Libraries fighting the good fight
- Digital Public Library of America and Independent Publishers Group have announced a groundbreaking agreement
- MIT vs Elsevier
The perspective of an angry green parrot was used by Eliza Haywood back in 1746 to point out problematic elements of 18th century. Now, as ShooBoo’s post highlights, those writings (originally published as The Parrot) are being re-released. If you’re reminded of Lady Whistledown from Bridgerton, you’re not wrong!
There's a growing band of people digging through library stacks and second-hand bookshops in search of lost classics. I'm one of them.

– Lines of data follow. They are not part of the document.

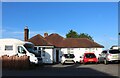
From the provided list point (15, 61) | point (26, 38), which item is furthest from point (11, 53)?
point (26, 38)

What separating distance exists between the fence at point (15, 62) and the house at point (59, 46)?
21080mm

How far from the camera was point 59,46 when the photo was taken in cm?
5825

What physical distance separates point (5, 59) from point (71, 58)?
1750 centimetres

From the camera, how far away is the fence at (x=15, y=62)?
2689cm

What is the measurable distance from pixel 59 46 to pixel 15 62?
103ft

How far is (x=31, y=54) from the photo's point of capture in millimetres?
29750

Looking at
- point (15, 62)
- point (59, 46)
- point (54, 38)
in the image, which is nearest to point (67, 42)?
point (54, 38)

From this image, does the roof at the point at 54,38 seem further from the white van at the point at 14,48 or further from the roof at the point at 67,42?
the white van at the point at 14,48

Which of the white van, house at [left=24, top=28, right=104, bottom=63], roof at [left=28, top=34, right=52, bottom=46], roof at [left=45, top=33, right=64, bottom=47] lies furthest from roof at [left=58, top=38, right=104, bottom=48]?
the white van

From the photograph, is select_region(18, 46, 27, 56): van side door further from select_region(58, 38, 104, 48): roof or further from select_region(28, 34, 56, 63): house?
select_region(58, 38, 104, 48): roof

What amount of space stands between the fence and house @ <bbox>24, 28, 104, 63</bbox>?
21080 mm

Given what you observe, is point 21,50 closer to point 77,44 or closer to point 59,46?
point 59,46

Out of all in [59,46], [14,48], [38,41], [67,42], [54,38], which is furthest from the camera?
[54,38]

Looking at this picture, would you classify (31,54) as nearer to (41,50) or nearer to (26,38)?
(41,50)
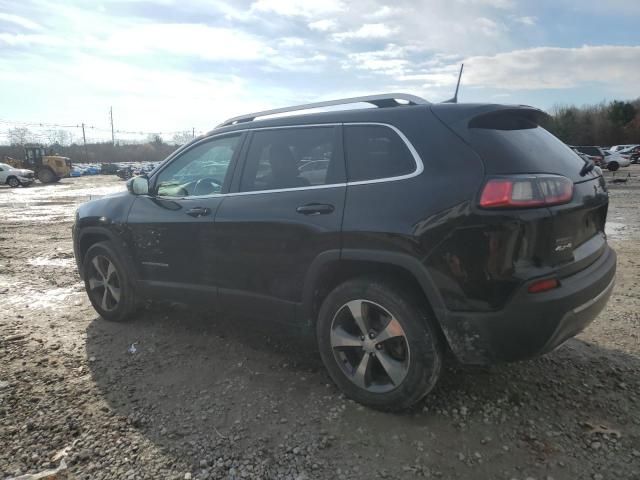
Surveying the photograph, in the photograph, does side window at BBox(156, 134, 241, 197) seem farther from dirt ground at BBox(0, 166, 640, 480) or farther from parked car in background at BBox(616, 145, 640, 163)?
parked car in background at BBox(616, 145, 640, 163)

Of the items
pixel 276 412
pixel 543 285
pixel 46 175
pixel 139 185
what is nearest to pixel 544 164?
pixel 543 285

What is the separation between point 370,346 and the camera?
2914mm

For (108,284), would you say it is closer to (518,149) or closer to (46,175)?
(518,149)

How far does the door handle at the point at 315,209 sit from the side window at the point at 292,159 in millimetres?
166

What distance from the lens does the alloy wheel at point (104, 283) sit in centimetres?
458

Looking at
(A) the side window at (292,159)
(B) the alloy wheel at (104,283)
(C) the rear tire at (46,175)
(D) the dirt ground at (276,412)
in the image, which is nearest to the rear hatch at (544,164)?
(A) the side window at (292,159)

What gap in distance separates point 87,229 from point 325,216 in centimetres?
286

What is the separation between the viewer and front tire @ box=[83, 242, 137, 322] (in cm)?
448

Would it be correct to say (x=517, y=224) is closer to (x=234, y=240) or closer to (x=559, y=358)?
(x=559, y=358)

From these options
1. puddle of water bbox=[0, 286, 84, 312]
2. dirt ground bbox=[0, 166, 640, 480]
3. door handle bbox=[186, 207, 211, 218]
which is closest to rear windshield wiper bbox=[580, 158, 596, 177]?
dirt ground bbox=[0, 166, 640, 480]

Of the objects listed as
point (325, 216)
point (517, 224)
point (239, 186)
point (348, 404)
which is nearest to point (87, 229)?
point (239, 186)

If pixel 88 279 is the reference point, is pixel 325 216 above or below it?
above

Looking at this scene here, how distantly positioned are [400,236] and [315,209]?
0.64 m

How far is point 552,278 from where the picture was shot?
246 centimetres
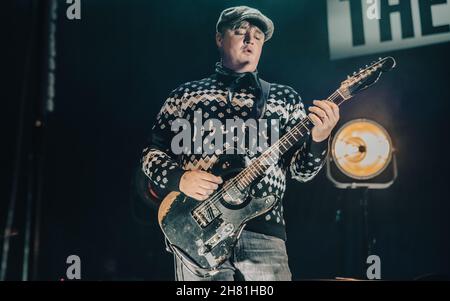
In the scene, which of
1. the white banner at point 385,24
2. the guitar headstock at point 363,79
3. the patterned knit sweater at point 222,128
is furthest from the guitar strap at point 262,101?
the white banner at point 385,24

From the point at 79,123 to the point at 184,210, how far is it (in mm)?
923

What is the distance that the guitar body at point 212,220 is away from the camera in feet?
6.70

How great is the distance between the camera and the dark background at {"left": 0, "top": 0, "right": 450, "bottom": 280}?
240cm

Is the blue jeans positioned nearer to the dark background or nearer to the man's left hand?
the dark background

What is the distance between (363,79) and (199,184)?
965mm

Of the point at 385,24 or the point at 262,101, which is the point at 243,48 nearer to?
the point at 262,101

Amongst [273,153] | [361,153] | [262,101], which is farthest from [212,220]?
[361,153]

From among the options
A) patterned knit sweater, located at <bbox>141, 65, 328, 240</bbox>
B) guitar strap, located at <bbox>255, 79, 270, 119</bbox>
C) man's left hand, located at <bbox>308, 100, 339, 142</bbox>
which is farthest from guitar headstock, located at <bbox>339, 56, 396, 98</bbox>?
guitar strap, located at <bbox>255, 79, 270, 119</bbox>

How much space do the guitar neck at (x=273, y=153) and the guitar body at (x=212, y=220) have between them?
4 cm

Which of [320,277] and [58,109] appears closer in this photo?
[320,277]

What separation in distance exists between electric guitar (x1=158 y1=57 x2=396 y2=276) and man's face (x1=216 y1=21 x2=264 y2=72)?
43cm

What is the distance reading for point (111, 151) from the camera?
8.44 ft
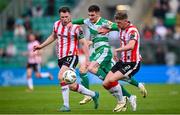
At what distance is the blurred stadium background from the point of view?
38000 millimetres

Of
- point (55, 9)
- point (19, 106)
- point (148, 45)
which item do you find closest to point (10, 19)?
point (55, 9)

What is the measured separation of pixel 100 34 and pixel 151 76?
17894 mm

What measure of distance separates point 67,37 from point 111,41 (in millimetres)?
19427

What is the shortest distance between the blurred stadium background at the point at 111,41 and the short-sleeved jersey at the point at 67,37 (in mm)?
17134

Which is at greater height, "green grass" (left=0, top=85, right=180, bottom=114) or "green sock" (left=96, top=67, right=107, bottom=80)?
"green sock" (left=96, top=67, right=107, bottom=80)

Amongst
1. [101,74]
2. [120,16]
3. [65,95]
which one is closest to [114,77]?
[65,95]

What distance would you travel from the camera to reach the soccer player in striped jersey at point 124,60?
18.5 meters

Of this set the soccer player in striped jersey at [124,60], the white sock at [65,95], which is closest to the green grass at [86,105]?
the white sock at [65,95]

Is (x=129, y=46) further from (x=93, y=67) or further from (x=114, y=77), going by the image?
(x=93, y=67)

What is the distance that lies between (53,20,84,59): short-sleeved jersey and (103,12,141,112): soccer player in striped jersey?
1.03 metres

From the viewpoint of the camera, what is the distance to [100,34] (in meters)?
20.4

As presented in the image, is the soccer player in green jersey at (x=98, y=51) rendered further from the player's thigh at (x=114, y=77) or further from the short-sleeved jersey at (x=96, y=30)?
the player's thigh at (x=114, y=77)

Wobbuffet posted Lucy Scholes' Meet the archive moles about surfacing worthy forgotten or overlooked books for reprint, with links to houses publishing recovered works.
Week 2 of Metafilter Events is here! "Following Week 1, we’re back with more as we kick off a week about books, fiction and the humanities." This looks so great.
garius on starting a print magazine that earns its keep: "We found a small local printer who'd run us up a limited run of 100 copies, which I paid for out of my own pocket, and then we started anonymously leaving copies on the magazine / leaflet table in the Rose and Crown Pub in Walthamstow, London."
yankeefog on attendance policies when producing a live tv show and working for Dennis Miller: "you would be surprised at how much of an art teleprompting is."
MeFite Narrative Priorities talks about a decade working in the comics industry.
Marvel and DC aren't the primary sources of forward momentum within the comics industry. Arguably, their relevance to the working comics community as a whole is at an all-time low. I have worked in comics for years, and the only thing that Batman makes possible in my life is a pile of movies I don't watch and books that I don't read.